[Records from a data collection]
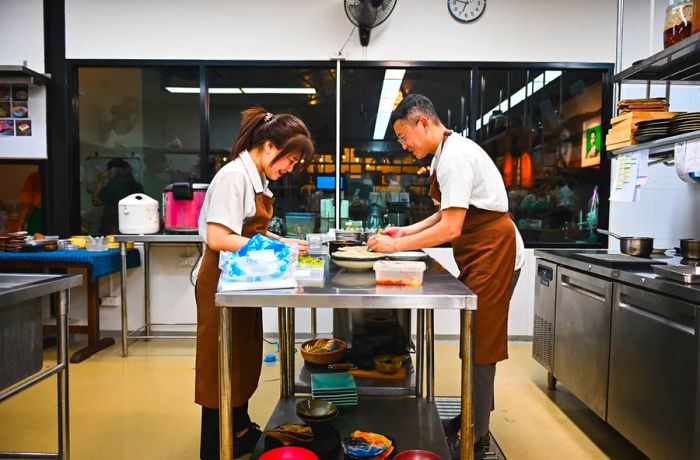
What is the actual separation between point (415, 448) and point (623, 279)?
121 cm

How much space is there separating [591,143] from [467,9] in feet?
5.02

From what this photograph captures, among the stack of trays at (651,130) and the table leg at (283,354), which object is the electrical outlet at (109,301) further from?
the stack of trays at (651,130)

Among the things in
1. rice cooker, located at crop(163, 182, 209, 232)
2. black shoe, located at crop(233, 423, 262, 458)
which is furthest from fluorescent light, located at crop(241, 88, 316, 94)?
black shoe, located at crop(233, 423, 262, 458)

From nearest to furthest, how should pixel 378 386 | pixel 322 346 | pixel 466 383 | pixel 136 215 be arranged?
pixel 466 383, pixel 378 386, pixel 322 346, pixel 136 215

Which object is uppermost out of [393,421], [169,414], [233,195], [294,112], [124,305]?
[294,112]

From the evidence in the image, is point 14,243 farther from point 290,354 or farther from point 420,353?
point 420,353

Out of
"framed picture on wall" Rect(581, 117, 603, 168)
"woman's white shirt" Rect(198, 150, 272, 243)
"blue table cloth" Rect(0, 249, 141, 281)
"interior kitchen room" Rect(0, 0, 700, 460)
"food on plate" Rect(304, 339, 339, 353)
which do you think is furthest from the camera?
"framed picture on wall" Rect(581, 117, 603, 168)

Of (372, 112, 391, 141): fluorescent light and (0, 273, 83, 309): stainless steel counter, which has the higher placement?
(372, 112, 391, 141): fluorescent light

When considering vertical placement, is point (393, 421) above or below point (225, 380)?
below

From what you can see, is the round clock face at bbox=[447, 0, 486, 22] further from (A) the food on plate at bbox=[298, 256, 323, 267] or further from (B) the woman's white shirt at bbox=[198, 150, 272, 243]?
(A) the food on plate at bbox=[298, 256, 323, 267]

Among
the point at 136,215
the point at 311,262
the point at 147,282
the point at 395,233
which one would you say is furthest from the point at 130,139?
the point at 311,262

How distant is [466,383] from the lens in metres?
1.32

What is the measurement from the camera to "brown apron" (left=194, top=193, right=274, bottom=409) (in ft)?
5.80

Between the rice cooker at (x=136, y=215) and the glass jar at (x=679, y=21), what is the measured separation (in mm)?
3461
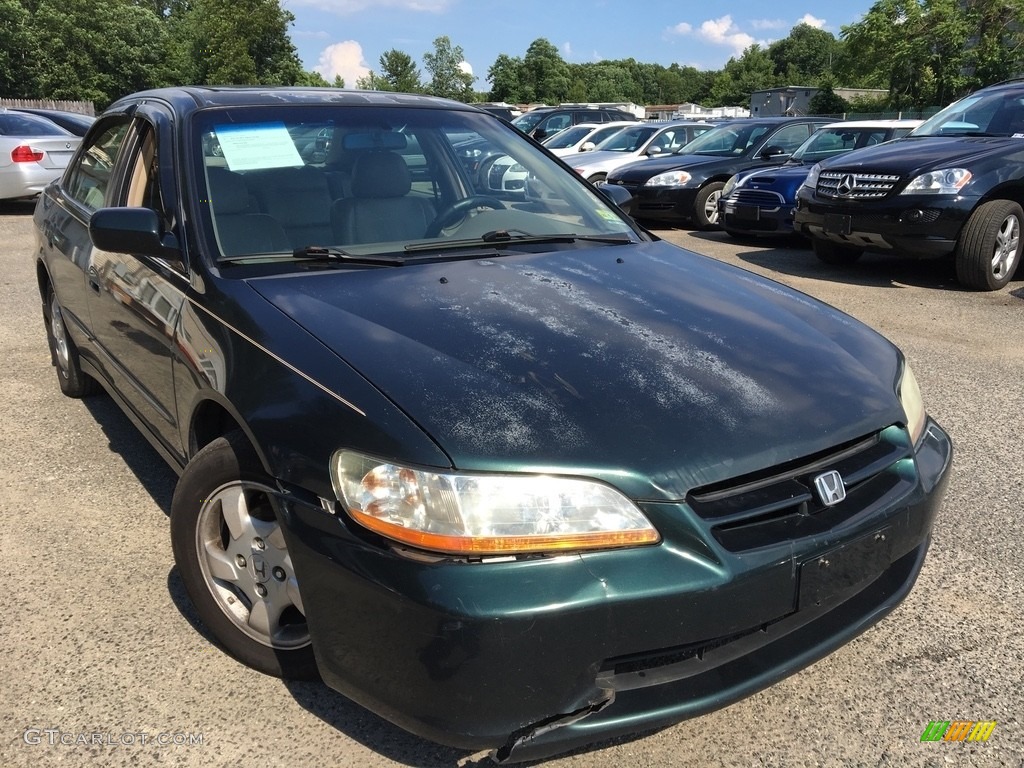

THE REQUEST: Format the records from the line containing "What is the measurement" through the end of the records as a Markdown table with the columns Row and Line, numbering each line and skipping blank lines. Leave out the pictures.

OUTPUT:
| Row | Line |
|---|---|
| 1 | What is the measurement from the camera to "brown apron" (left=194, top=193, right=274, bottom=409) (in ft)? |
| 2 | 5.80 |
| 3 | Between the rice cooker at (x=136, y=215) and the glass jar at (x=679, y=21), what is the measured separation (in mm)? |
| 4 | 3461 |